What to do | Without the pictures, set down every line of the data exactly.

***** Task data

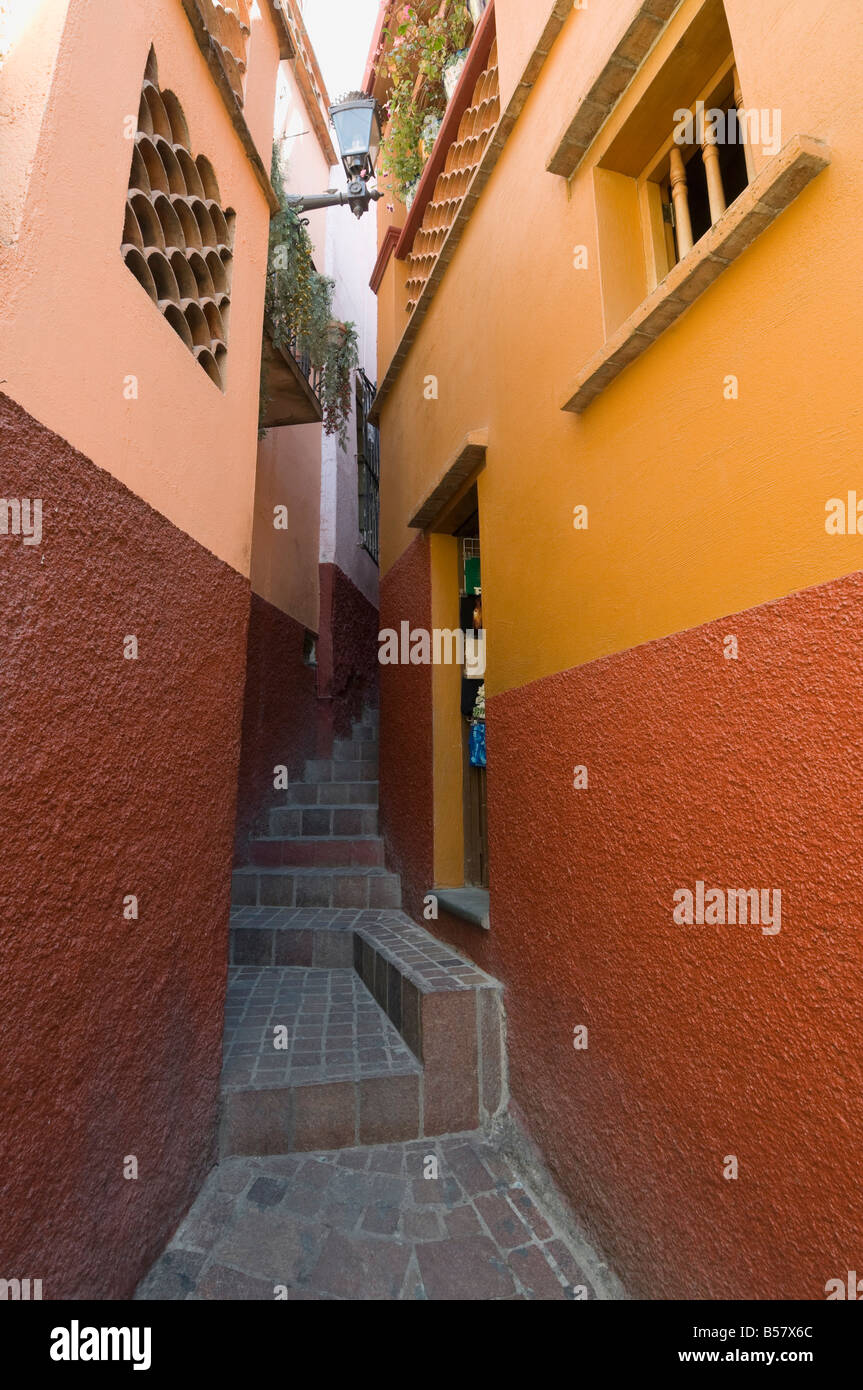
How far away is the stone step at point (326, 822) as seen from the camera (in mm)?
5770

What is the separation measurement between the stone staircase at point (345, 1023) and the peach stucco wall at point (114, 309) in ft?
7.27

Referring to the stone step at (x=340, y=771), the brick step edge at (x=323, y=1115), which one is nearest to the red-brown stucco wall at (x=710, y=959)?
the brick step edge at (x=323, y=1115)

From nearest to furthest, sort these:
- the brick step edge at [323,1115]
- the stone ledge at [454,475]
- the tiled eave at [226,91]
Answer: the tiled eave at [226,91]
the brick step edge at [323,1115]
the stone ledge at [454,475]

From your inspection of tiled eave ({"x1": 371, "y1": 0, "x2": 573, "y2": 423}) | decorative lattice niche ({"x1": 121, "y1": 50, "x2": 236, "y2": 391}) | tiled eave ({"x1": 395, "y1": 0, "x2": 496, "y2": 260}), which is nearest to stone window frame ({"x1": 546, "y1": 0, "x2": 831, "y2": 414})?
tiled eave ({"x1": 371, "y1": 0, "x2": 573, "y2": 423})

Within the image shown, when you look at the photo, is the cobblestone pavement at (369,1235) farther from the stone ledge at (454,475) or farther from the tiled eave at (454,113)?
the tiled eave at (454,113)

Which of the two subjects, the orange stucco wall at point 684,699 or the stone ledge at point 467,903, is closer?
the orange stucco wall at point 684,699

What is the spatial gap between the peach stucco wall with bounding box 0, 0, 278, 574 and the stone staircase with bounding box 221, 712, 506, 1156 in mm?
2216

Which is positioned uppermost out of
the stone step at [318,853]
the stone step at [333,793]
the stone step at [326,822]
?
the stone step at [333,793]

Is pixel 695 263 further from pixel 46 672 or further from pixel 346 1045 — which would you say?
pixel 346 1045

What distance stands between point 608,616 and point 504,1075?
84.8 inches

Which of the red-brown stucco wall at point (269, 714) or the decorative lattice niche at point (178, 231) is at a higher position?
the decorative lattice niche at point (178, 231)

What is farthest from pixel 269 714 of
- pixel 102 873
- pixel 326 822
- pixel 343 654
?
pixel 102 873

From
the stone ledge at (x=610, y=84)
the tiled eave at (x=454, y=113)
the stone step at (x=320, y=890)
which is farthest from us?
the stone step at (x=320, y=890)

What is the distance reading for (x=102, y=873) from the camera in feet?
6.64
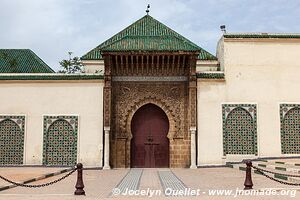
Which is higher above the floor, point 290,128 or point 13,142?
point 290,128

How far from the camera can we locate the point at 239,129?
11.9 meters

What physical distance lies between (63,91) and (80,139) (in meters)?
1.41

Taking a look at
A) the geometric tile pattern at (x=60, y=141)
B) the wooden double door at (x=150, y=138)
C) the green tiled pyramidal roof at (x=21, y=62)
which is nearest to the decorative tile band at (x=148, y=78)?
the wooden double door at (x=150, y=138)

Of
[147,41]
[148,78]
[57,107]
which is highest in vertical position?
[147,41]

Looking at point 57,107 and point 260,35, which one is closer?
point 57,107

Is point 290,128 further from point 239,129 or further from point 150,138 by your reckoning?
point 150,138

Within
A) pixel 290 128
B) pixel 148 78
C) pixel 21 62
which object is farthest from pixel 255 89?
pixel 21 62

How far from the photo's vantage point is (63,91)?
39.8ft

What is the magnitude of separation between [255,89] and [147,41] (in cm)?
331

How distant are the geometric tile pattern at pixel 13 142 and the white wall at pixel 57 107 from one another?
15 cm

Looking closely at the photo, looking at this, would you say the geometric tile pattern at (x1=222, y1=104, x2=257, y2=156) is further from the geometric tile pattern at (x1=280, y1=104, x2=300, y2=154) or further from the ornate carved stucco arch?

**********

Finished exercise |
How far away is the stone step at point (326, 822) as seen from the camera (in mm)?
5770

What is the separation measurement between the stone staircase at point (345, 1023) and the peach stucco wall at point (114, 309) in ft?
7.27

Referring to the stone step at (x=340, y=771), the brick step edge at (x=323, y=1115), which one is nearest to the red-brown stucco wall at (x=710, y=959)?
the brick step edge at (x=323, y=1115)

From nearest to furthest, sort these:
- the brick step edge at [323,1115]
- the stone ledge at [454,475]
- the tiled eave at [226,91]
Answer: the tiled eave at [226,91]
the brick step edge at [323,1115]
the stone ledge at [454,475]

From your inspection of tiled eave ({"x1": 371, "y1": 0, "x2": 573, "y2": 423}) | decorative lattice niche ({"x1": 121, "y1": 50, "x2": 236, "y2": 391}) | tiled eave ({"x1": 395, "y1": 0, "x2": 496, "y2": 260}), which is nearest to stone window frame ({"x1": 546, "y1": 0, "x2": 831, "y2": 414})?
tiled eave ({"x1": 371, "y1": 0, "x2": 573, "y2": 423})

Within the image shown, when you look at the photo, is the cobblestone pavement at (369,1235) farther from the stone ledge at (454,475) or farther from the tiled eave at (454,113)?
the tiled eave at (454,113)

Which of the two subjects, the orange stucco wall at point 684,699 or the stone ledge at point 467,903, is closer?
the orange stucco wall at point 684,699

What is the spatial gap between the peach stucco wall with bounding box 0, 0, 278, 574 and the stone staircase with bounding box 221, 712, 506, 1156 in mm?
2216

Which is positioned uppermost out of
the stone step at [318,853]
the stone step at [333,793]
the stone step at [326,822]
?
the stone step at [333,793]

Is pixel 695 263 further from pixel 46 672 or further from pixel 346 1045 — which would you say?
pixel 346 1045

What distance stands between point 608,616 and point 504,1075?
84.8 inches

Which of the red-brown stucco wall at point (269, 714) or the decorative lattice niche at point (178, 231) is at a higher position?
the decorative lattice niche at point (178, 231)

What is farthest from pixel 269 714 of
- pixel 102 873
- pixel 326 822
- pixel 343 654
?
pixel 102 873

From
the stone ledge at (x=610, y=84)
the tiled eave at (x=454, y=113)
the stone step at (x=320, y=890)
which is farthest from us?
the stone step at (x=320, y=890)

What is the distance reading for (x=102, y=873) from the camera in feet?
6.64
Which is higher above the floor, point 290,128 or point 13,142?
point 290,128

How far from the camera can we locate the point at 239,129?
11.9 meters

What physical distance lies between (63,91) and (80,139) (in meters)?
1.41

Taking a look at
A) the geometric tile pattern at (x=60, y=141)
B) the wooden double door at (x=150, y=138)
C) the green tiled pyramidal roof at (x=21, y=62)
which is nearest to the decorative tile band at (x=148, y=78)?
the wooden double door at (x=150, y=138)

Of
[147,41]
[148,78]
[57,107]
which is highest in vertical position?
[147,41]

Looking at point 57,107 and point 260,35, which one is closer?
point 57,107

Is point 290,128 further from point 239,129 or further from point 150,138 by your reckoning?
point 150,138

Within
A) pixel 290 128
B) pixel 148 78
C) pixel 21 62
which object is farthest from pixel 255 89?
pixel 21 62

How far from the photo's vantage point is (63,91)?
39.8ft

What is the magnitude of separation between [255,89] and [147,41] (in cm)?
331

How distant are the geometric tile pattern at pixel 13 142 and the white wall at pixel 57 107 from one another?
15 cm

Looking closely at the photo, looking at this, would you say the geometric tile pattern at (x1=222, y1=104, x2=257, y2=156) is further from the geometric tile pattern at (x1=280, y1=104, x2=300, y2=154) or further from the ornate carved stucco arch?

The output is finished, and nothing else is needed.